La représentation des couleurs est l'un de ces problèmes. « Que diantre ! Le rouge c'est du rouge, et le vert c'est du vert » vous exclamerez vous peut-être. Certes ! Mais en fait, non. Enfin, si… Mais c'est compliqué.
Nous avons vu en détail ce qu'est une couleur. Nos yeux détectent les teintes de rouge, vert et bleu, et notre cerveau combine ces informations pour produire les innombrables teintes auxquelles nous sommes habitué·e·s.
Pour ces raison, en informatique, une couleur peut être représentée par trois nombres, qui correspondent à la quantité de rouge, de vert et de bleu qu'elle contient. Chacun de ces nombres est compris entre 0 et 255 pour d'obscures raisons techniques qu'il serait laborieux d'étudier ici (c'est le nombre maximal représentable avec 8 bits, soit un octet).
Si je veux la couleur avec le maximum de bleu, et pas de vert ni de rouge, je vais donc la représenter par la valeur RVB (0, 0, 255). Logique, non ?
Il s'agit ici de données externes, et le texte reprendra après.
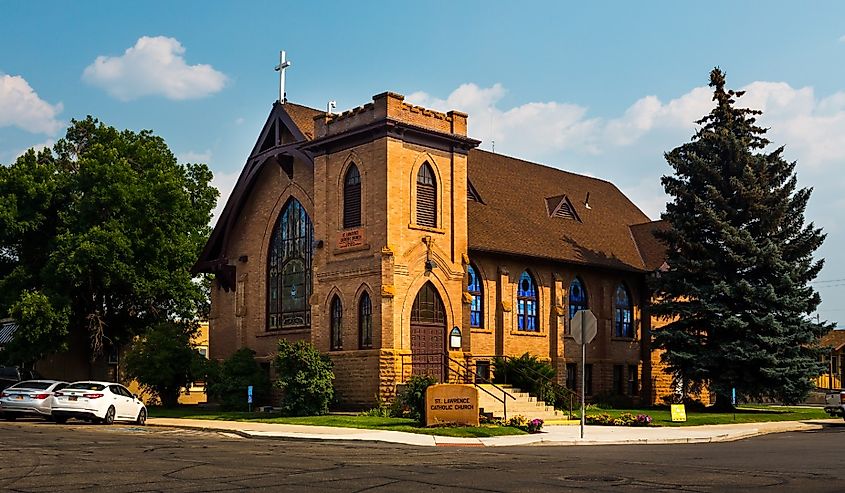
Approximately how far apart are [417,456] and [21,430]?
1191 cm

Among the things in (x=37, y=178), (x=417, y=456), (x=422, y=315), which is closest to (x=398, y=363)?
(x=422, y=315)

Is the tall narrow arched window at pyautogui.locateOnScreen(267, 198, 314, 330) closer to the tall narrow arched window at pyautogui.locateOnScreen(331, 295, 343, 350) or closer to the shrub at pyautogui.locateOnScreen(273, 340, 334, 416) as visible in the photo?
the tall narrow arched window at pyautogui.locateOnScreen(331, 295, 343, 350)

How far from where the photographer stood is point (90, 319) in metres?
44.9

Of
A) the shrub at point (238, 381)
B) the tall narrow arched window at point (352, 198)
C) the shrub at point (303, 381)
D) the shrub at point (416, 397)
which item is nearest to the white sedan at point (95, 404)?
the shrub at point (303, 381)

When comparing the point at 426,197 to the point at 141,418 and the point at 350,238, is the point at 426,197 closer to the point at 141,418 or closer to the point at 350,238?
the point at 350,238

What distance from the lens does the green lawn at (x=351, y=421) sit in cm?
2555

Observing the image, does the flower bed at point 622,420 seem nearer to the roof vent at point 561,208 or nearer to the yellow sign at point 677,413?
the yellow sign at point 677,413

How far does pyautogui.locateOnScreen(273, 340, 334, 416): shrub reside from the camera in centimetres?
3338

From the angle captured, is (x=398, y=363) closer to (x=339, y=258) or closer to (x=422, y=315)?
(x=422, y=315)

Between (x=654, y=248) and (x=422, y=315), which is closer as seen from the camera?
(x=422, y=315)

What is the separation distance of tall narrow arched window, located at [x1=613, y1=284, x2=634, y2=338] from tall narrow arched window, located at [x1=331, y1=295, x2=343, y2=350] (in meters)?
14.1

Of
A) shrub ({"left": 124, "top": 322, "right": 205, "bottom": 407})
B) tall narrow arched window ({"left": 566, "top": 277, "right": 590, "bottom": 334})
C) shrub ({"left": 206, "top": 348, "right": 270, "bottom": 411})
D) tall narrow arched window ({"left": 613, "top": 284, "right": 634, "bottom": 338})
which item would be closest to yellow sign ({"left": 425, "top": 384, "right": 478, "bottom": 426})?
shrub ({"left": 206, "top": 348, "right": 270, "bottom": 411})

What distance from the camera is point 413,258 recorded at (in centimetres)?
3481

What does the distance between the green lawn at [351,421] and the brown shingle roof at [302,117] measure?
11.1m
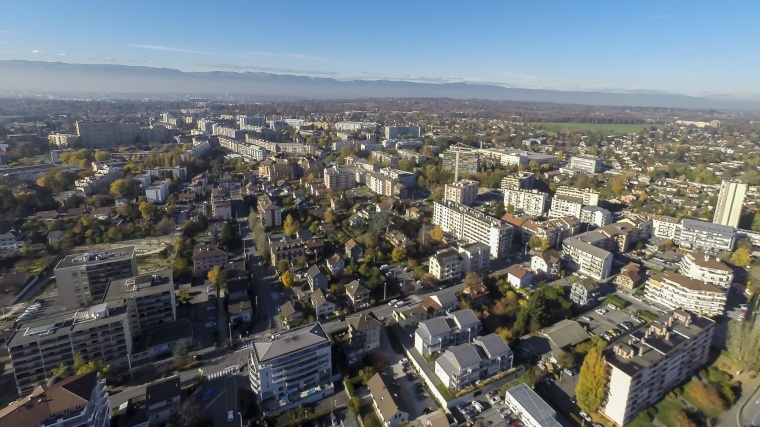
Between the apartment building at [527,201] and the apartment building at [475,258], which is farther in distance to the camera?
the apartment building at [527,201]

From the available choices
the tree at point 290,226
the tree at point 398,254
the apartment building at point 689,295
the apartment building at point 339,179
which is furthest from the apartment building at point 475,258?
the apartment building at point 339,179

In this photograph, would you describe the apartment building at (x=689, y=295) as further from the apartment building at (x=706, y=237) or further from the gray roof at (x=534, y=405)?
the gray roof at (x=534, y=405)

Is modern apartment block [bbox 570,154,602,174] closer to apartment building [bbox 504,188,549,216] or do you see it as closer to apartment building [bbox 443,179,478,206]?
apartment building [bbox 504,188,549,216]

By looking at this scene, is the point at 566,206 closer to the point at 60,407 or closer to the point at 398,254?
the point at 398,254

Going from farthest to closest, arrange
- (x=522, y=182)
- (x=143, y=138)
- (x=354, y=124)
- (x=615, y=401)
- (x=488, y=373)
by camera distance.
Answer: (x=354, y=124) → (x=143, y=138) → (x=522, y=182) → (x=488, y=373) → (x=615, y=401)

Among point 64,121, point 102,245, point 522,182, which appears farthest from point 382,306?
point 64,121

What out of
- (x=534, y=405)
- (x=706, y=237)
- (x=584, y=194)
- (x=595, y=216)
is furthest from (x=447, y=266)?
(x=584, y=194)

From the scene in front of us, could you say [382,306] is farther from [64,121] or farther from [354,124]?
[64,121]
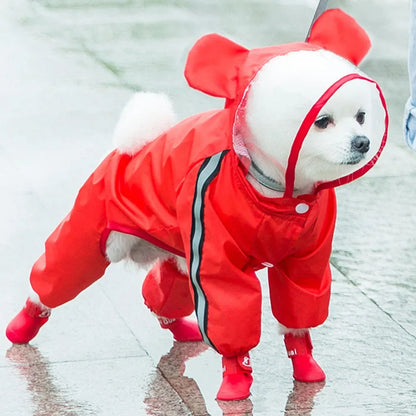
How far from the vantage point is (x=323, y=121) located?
3.52 metres

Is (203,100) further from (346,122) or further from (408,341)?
(346,122)

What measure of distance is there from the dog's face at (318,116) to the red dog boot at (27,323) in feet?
4.38

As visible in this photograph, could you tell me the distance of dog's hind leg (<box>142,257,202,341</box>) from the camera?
4.48m

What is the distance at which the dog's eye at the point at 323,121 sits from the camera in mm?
3510

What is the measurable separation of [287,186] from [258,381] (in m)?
0.92

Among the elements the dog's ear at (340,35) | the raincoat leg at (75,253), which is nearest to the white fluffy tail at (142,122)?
the raincoat leg at (75,253)

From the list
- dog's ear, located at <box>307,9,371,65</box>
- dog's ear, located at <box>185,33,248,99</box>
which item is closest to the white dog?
dog's ear, located at <box>185,33,248,99</box>

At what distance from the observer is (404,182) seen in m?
6.36

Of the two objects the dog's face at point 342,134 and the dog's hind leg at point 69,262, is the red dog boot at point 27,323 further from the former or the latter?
the dog's face at point 342,134

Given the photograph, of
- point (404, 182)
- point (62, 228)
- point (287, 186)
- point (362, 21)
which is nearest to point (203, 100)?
point (404, 182)

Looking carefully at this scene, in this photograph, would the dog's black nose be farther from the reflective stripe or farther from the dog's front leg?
the dog's front leg

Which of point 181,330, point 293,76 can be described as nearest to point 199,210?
point 293,76

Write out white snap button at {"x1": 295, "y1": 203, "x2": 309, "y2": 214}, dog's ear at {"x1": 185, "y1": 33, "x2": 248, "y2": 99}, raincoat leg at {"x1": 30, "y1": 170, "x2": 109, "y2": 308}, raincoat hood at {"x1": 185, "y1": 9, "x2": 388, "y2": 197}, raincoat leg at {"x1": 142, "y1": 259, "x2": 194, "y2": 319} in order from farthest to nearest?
1. raincoat leg at {"x1": 142, "y1": 259, "x2": 194, "y2": 319}
2. raincoat leg at {"x1": 30, "y1": 170, "x2": 109, "y2": 308}
3. white snap button at {"x1": 295, "y1": 203, "x2": 309, "y2": 214}
4. dog's ear at {"x1": 185, "y1": 33, "x2": 248, "y2": 99}
5. raincoat hood at {"x1": 185, "y1": 9, "x2": 388, "y2": 197}

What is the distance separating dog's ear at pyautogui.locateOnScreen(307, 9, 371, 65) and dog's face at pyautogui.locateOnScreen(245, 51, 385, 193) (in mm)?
179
Mais qu'est-ce que la couleur avec le maximum de bleu ? C'est un peu comme si vous commandiez la pizza avec le maximum de goût. Ces nombres (0, 0, 255) ne représentent rien de concret. Si vous demandez à deux moniteurs différents d'afficher la couleur RGB (0, 0, 255), vous obtiendrez sûrement des résultats très disparates. Peut-être qu'un moniteur haut de gamme sera capable de représenter un bleu très profond et lumineux, tandis qu'un écran de liseuse électronique ne pourra produire mieux d'un bleuet un peu palot.
Cela signifie que pour représenter le rose qui s'approche au mieux de la « vraie » couleur de votre fleur, un écran X nécessitera le codage (231, 153, 163), tandis qu'un écran Y nécessitera le codage (246, 96, 171). Peu pratique, n'est-ce pas ?
Les choses se compliquent quand on ajoute le cas de l'impression. Pour représenter une couleur sur un écran, on éclaire des pixels (rouge, vert bleu). On ajoute donc de la lumière. Quand on imprime, c'est le contraire. On part d'une page blanche, qui reflète l'intégralité du spectre visible, et on ajoute de l'encre pour absorber des couleurs, donc pour retirer de la lumière. On utilisera cette fois les couleurs cyan, magenta et jaune (plus noir pour faire bonne mesure). Notre valeur (R,G,B) devra donc être convertie en (C,M,J,N).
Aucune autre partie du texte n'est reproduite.